Vikram had already learned that the best time to interrogate Adelaide was when she was distracted, and was therefore more likely to volunteer information. It meant pretending you weren’t really there, but since Adelaide was so self-obsessed this was remarkably easy.
“Who’s Radir?”
“His last shrink.”
“How many did he see?”
“Just about everyone in Osiris, I think… I never knew they gave him that… My father insisted.”
He didn’t push the issue any further. Whatever illness Axel had suffered from, two things seemed clear. The doctors did not agree on it, as none of the prescriptions matched, and nor did Axel, who had not been taking any of them. He left Adelaide peering at labels, mouthing their formulas to herself.
In the next room there was a broken clock on the wall. He stood looking at it, trying to decide why anyone would keep a broken clock. He checked his own watch. They still had over half an hour. If he listened, he could hear the watch ticking.

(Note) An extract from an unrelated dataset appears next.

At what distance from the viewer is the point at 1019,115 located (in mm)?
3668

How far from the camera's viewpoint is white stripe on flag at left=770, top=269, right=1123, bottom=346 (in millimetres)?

He found himself straining for noise. The twins’ reputation might have been wild, but the penthouse was not somewhere he could imagine holding a raucous party. It was easier to imagine his own friends here than it was Adelaide’s Haze. He wondered what Nils would say about it. Shake his head and laugh, Vikram decided, then remind Vikram that the penthouse’s owner was, after all, related to “that celebrity bitch.” Laughter was Nils’s reaction to most things: defusing agent and first line of defence. When Vikram finally told him about the deal he’d cut, Nils’s laugh was there. He’d had a warning, too. Watch out for her, he’d said. Don’t worry, Vikram had responded. I’ve not lost my head yet.
A laugh would sound strange in here.
The weirdness of being in a dead man’s home was steadily seeping into his consciousness. When people died, they were found and somebody mourned them and then their living space was recycled. What came with loss, unacknowledged and unspoken, but still there, was continuity. The penthouse held nothing of renewal, only endings. Death of the body. Worse than that, he thought. Death of the mind.

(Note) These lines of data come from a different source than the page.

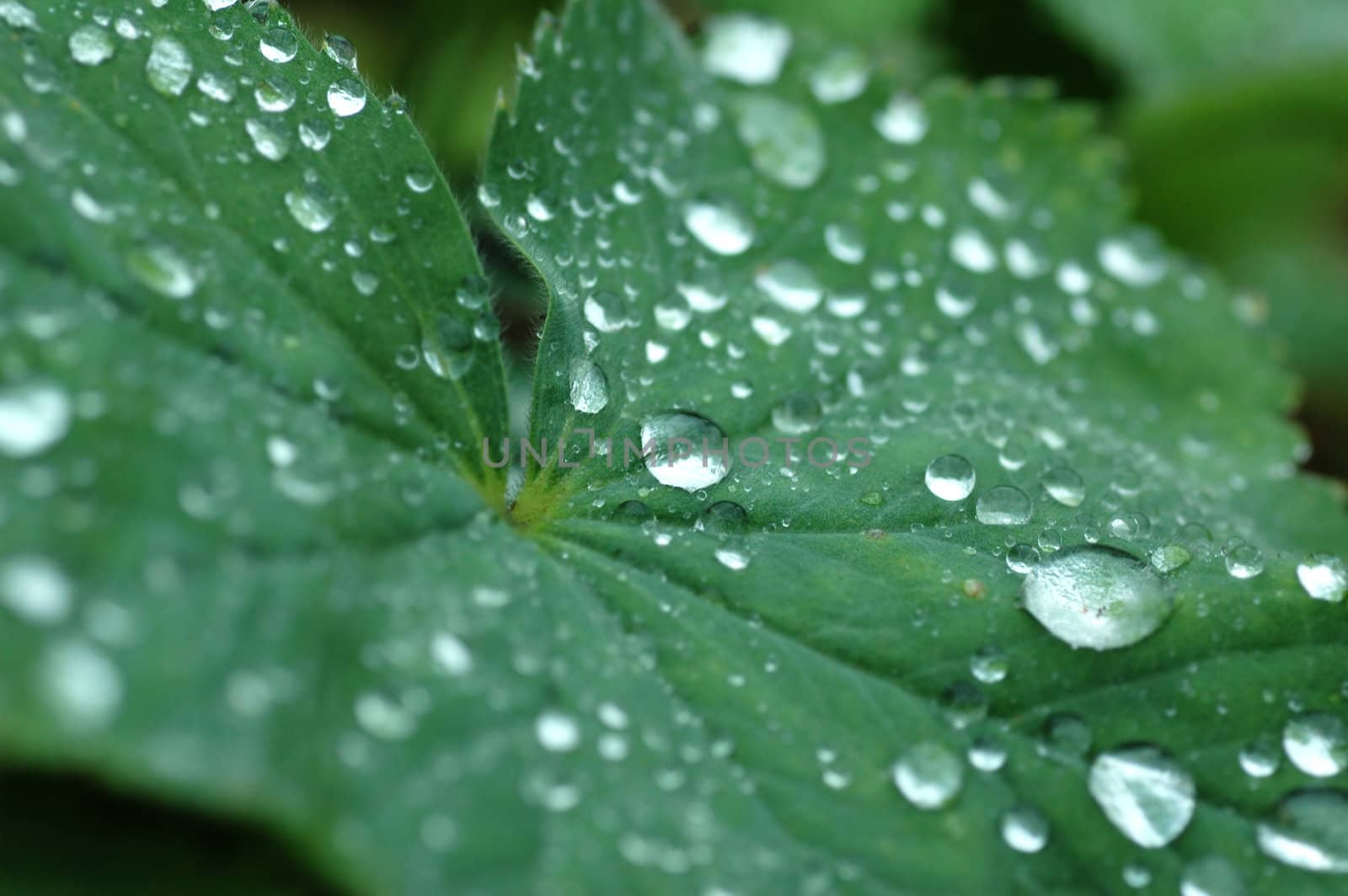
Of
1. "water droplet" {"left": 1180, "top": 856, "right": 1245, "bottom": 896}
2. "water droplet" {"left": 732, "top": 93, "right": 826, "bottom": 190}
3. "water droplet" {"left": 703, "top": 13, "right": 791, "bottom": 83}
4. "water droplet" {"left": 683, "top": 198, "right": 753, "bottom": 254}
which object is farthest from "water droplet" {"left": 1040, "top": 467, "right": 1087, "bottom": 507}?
"water droplet" {"left": 703, "top": 13, "right": 791, "bottom": 83}

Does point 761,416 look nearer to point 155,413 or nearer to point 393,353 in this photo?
point 393,353

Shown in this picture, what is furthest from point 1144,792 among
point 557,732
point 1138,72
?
point 1138,72

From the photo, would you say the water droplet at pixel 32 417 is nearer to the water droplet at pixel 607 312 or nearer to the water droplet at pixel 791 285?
the water droplet at pixel 607 312

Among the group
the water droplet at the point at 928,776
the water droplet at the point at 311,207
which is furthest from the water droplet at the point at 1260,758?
the water droplet at the point at 311,207

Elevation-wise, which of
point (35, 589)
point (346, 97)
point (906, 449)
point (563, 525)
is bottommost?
point (563, 525)

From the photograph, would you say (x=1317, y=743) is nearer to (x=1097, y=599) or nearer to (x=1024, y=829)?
(x=1097, y=599)

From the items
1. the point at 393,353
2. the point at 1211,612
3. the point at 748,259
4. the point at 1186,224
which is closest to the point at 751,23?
the point at 748,259
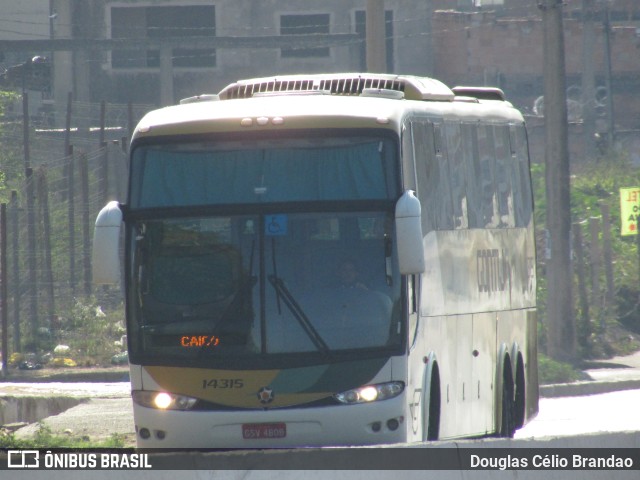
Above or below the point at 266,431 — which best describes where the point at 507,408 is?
below

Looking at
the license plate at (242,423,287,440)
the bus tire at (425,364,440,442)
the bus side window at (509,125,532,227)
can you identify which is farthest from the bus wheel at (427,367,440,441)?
the bus side window at (509,125,532,227)

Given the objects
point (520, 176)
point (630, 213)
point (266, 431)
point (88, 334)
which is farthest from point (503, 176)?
point (630, 213)

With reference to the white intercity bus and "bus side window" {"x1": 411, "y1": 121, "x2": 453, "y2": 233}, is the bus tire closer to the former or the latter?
the white intercity bus

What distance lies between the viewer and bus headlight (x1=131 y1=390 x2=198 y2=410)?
10.6m

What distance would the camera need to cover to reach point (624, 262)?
3055cm

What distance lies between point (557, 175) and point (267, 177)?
13650mm

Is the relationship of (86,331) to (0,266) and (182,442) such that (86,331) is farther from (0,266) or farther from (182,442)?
(182,442)

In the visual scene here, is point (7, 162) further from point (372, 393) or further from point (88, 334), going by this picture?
point (372, 393)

Adelaide strolled out of the bathroom with the sound of rushing water. She was doing up the buttons of her trousers.
“What?” she said. “I needed a piss.”
Vikram had a feeling the vulgarity was for his benefit.

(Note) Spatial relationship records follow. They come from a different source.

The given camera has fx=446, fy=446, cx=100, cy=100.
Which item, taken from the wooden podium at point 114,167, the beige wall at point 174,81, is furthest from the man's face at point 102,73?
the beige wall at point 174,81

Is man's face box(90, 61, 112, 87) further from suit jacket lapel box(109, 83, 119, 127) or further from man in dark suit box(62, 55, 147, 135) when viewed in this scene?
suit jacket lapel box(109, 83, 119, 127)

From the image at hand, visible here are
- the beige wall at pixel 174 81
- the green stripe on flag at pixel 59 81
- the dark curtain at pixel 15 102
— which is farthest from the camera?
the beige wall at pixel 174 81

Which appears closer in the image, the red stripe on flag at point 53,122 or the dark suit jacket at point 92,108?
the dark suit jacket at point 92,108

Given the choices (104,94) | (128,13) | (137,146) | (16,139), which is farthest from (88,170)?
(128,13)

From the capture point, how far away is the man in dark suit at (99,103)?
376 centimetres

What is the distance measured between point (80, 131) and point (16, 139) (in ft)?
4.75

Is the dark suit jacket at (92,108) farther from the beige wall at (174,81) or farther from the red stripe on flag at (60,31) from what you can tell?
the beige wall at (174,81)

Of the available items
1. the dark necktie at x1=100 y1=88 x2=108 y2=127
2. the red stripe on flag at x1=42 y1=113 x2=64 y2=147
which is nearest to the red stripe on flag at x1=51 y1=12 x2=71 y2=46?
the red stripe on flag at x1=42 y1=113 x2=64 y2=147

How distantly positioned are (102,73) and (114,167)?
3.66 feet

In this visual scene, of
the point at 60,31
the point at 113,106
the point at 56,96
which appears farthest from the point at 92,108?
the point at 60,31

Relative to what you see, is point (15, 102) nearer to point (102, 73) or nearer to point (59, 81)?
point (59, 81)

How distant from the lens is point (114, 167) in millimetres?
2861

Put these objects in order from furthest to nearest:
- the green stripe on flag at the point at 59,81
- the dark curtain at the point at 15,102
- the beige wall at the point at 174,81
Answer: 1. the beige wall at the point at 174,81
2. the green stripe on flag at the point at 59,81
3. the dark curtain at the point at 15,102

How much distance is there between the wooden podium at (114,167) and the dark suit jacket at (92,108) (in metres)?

Then she saw the clock. Her hands stilled at her waistband. He was going to ask its significance, but he saw her face, just for a second, succumb to something like fear.
She began her examination of the rest of the room. Her methods were erratic. She pressed her hands flat against the walls. She listened, with the shell of her ear close to the wallpaper, her face expectant. There was a white strip of skin between her glove and the sleeve of her shirt. She didn’t wear a watch. The foolishness of relying on one timepiece struck Vikram at the same time as he noticed how thin her wrists were.